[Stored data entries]

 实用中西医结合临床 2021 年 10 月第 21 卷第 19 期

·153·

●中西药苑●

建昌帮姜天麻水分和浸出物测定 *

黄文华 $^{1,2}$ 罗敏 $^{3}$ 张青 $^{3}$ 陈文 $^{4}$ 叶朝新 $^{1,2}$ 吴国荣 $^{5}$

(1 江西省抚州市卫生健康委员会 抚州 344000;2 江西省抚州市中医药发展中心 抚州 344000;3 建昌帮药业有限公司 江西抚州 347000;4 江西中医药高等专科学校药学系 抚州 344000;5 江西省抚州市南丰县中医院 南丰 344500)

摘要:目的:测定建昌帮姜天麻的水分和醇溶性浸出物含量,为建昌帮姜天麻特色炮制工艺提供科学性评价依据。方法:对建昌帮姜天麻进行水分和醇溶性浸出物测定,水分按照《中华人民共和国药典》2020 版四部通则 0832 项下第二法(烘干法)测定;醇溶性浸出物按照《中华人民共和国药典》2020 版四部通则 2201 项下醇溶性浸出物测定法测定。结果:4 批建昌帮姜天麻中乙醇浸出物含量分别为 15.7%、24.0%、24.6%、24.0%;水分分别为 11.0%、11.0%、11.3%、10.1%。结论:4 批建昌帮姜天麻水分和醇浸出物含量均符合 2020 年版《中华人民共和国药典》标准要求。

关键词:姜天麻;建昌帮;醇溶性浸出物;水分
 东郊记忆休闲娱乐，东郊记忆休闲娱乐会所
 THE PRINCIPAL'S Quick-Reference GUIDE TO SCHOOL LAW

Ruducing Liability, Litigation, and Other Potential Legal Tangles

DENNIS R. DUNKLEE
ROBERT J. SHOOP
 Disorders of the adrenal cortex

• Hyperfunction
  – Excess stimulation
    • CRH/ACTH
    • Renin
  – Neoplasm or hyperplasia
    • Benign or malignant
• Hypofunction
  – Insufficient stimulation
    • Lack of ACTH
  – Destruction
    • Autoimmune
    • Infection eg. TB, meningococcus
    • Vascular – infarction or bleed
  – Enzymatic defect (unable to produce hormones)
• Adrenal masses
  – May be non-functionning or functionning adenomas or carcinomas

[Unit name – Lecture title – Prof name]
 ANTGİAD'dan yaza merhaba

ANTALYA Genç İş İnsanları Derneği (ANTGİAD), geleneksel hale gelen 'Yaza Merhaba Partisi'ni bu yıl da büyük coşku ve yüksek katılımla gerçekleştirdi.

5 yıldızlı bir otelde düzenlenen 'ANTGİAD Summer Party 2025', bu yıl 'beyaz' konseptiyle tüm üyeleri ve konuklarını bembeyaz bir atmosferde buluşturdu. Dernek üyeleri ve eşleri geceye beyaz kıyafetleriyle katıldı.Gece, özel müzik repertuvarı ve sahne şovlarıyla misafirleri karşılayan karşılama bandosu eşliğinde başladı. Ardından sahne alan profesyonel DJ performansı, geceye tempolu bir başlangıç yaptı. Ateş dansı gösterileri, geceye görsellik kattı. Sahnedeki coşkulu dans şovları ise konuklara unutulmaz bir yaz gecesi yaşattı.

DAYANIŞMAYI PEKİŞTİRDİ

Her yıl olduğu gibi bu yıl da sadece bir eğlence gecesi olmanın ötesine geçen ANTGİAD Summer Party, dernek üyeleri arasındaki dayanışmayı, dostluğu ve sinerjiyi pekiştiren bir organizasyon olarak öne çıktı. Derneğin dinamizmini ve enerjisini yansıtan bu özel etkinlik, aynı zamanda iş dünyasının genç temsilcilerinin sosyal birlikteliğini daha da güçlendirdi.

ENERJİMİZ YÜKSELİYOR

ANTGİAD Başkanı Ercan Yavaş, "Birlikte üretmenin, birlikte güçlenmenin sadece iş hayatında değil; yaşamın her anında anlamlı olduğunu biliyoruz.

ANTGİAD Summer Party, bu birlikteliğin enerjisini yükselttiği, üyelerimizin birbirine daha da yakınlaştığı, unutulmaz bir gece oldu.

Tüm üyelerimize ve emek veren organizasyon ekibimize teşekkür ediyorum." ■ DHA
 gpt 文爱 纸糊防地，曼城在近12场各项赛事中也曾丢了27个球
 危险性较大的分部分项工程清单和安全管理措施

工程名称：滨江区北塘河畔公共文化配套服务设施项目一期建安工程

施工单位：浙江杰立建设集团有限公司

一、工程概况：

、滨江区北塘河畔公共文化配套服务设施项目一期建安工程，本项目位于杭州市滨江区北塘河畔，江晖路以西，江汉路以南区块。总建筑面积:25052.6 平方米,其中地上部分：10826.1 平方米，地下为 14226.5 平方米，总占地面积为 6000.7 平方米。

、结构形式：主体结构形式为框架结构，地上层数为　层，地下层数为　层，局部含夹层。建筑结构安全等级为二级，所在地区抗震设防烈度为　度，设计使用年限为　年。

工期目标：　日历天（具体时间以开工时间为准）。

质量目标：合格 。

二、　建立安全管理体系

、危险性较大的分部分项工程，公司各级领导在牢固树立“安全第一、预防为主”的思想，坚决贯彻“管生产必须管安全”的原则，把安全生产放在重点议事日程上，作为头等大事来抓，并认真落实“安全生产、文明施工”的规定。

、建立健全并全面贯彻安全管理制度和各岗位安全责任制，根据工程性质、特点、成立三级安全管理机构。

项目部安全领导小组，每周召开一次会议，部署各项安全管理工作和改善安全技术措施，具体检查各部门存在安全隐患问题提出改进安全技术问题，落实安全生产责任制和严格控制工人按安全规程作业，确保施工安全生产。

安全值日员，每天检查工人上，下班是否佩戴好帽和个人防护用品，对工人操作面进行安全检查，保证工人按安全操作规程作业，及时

• WHAT THE TASK ASKS:
In full and without change, transcribe the entries.

• RESULT:
 实用中西医结合临床 2021 年 10 月第 21 卷第 19 期

·153·

●中西药苑●

建昌帮姜天麻水分和浸出物测定 *

黄文华 $^{1,2}$ 罗敏 $^{3}$ 张青 $^{3}$ 陈文 $^{4}$ 叶朝新 $^{1,2}$ 吴国荣 $^{5}$

(1 江西省抚州市卫生健康委员会 抚州 344000;2 江西省抚州市中医药发展中心 抚州 344000;3 建昌帮药业有限公司 江西抚州 347000;4 江西中医药高等专科学校药学系 抚州 344000;5 江西省抚州市南丰县中医院 南丰 344500)

摘要:目的:测定建昌帮姜天麻的水分和醇溶性浸出物含量,为建昌帮姜天麻特色炮制工艺提供科学性评价依据。方法:对建昌帮姜天麻进行水分和醇溶性浸出物测定,水分按照《中华人民共和国药典》2020 版四部通则 0832 项下第二法(烘干法)测定;醇溶性浸出物按照《中华人民共和国药典》2020 版四部通则 2201 项下醇溶性浸出物测定法测定。结果:4 批建昌帮姜天麻中乙醇浸出物含量分别为 15.7%、24.0%、24.6%、24.0%;水分分别为 11.0%、11.0%、11.3%、10.1%。结论:4 批建昌帮姜天麻水分和醇浸出物含量均符合 2020 年版《中华人民共和国药典》标准要求。

关键词:姜天麻;建昌帮;醇溶性浸出物;水分
 东郊记忆休闲娱乐，东郊记忆休闲娱乐会所
 THE PRINCIPAL'S Quick-Reference GUIDE TO SCHOOL LAW

Ruducing Liability, Litigation, and Other Potential Legal Tangles

DENNIS R. DUNKLEE
ROBERT J. SHOOP
 Disorders of the adrenal cortex

• Hyperfunction
  – Excess stimulation
    • CRH/ACTH
    • Renin
  – Neoplasm or hyperplasia
    • Benign or malignant
• Hypofunction
  – Insufficient stimulation
    • Lack of ACTH
  – Destruction
    • Autoimmune
    • Infection eg. TB, meningococcus
    • Vascular – infarction or bleed
  – Enzymatic defect (unable to produce hormones)
• Adrenal masses
  – May be non-functionning or functionning adenomas or carcinomas

[Unit name – Lecture title – Prof name]
 ANTGİAD'dan yaza merhaba

ANTALYA Genç İş İnsanları Derneği (ANTGİAD), geleneksel hale gelen 'Yaza Merhaba Partisi'ni bu yıl da büyük coşku ve yüksek katılımla gerçekleştirdi.

5 yıldızlı bir otelde düzenlenen 'ANTGİAD Summer Party 2025', bu yıl 'beyaz' konseptiyle tüm üyeleri ve konuklarını bembeyaz bir atmosferde buluşturdu. Dernek üyeleri ve eşleri geceye beyaz kıyafetleriyle katıldı.Gece, özel müzik repertuvarı ve sahne şovlarıyla misafirleri karşılayan karşılama bandosu eşliğinde başladı. Ardından sahne alan profesyonel DJ performansı, geceye tempolu bir başlangıç yaptı. Ateş dansı gösterileri, geceye görsellik kattı. Sahnedeki coşkulu dans şovları ise konuklara unutulmaz bir yaz gecesi yaşattı.

DAYANIŞMAYI PEKİŞTİRDİ

Her yıl olduğu gibi bu yıl da sadece bir eğlence gecesi olmanın ötesine geçen ANTGİAD Summer Party, dernek üyeleri arasındaki dayanışmayı, dostluğu ve sinerjiyi pekiştiren bir organizasyon olarak öne çıktı. Derneğin dinamizmini ve enerjisini yansıtan bu özel etkinlik, aynı zamanda iş dünyasının genç temsilcilerinin sosyal birlikteliğini daha da güçlendirdi.

ENERJİMİZ YÜKSELİYOR

ANTGİAD Başkanı Ercan Yavaş, "Birlikte üretmenin, birlikte güçlenmenin sadece iş hayatında değil; yaşamın her anında anlamlı olduğunu biliyoruz.

ANTGİAD Summer Party, bu birlikteliğin enerjisini yükselttiği, üyelerimizin birbirine daha da yakınlaştığı, unutulmaz bir gece oldu.

Tüm üyelerimize ve emek veren organizasyon ekibimize teşekkür ediyorum." ■ DHA
 gpt 文爱 纸糊防地，曼城在近12场各项赛事中也曾丢了27个球
 危险性较大的分部分项工程清单和安全管理措施

工程名称：滨江区北塘河畔公共文化配套服务设施项目一期建安工程

施工单位：浙江杰立建设集团有限公司

一、工程概况：

、滨江区北塘河畔公共文化配套服务设施项目一期建安工程，本项目位于杭州市滨江区北塘河畔，江晖路以西，江汉路以南区块。总建筑面积:25052.6 平方米,其中地上部分：10826.1 平方米，地下为 14226.5 平方米，总占地面积为 6000.7 平方米。

、结构形式：主体结构形式为框架结构，地上层数为　层，地下层数为　层，局部含夹层。建筑结构安全等级为二级，所在地区抗震设防烈度为　度，设计使用年限为　年。

工期目标：　日历天（具体时间以开工时间为准）。

质量目标：合格 。

二、　建立安全管理体系

、危险性较大的分部分项工程，公司各级领导在牢固树立“安全第一、预防为主”的思想，坚决贯彻“管生产必须管安全”的原则，把安全生产放在重点议事日程上，作为头等大事来抓，并认真落实“安全生产、文明施工”的规定。

、建立健全并全面贯彻安全管理制度和各岗位安全责任制，根据工程性质、特点、成立三级安全管理机构。

项目部安全领导小组，每周召开一次会议，部署各项安全管理工作和改善安全技术措施，具体检查各部门存在安全隐患问题提出改进安全技术问题，落实安全生产责任制和严格控制工人按安全规程作业，确保施工安全生产。

安全值日员，每天检查工人上，下班是否佩戴好帽和个人防护用品，对工人操作面进行安全检查，保证工人按安全操作规程作业，及时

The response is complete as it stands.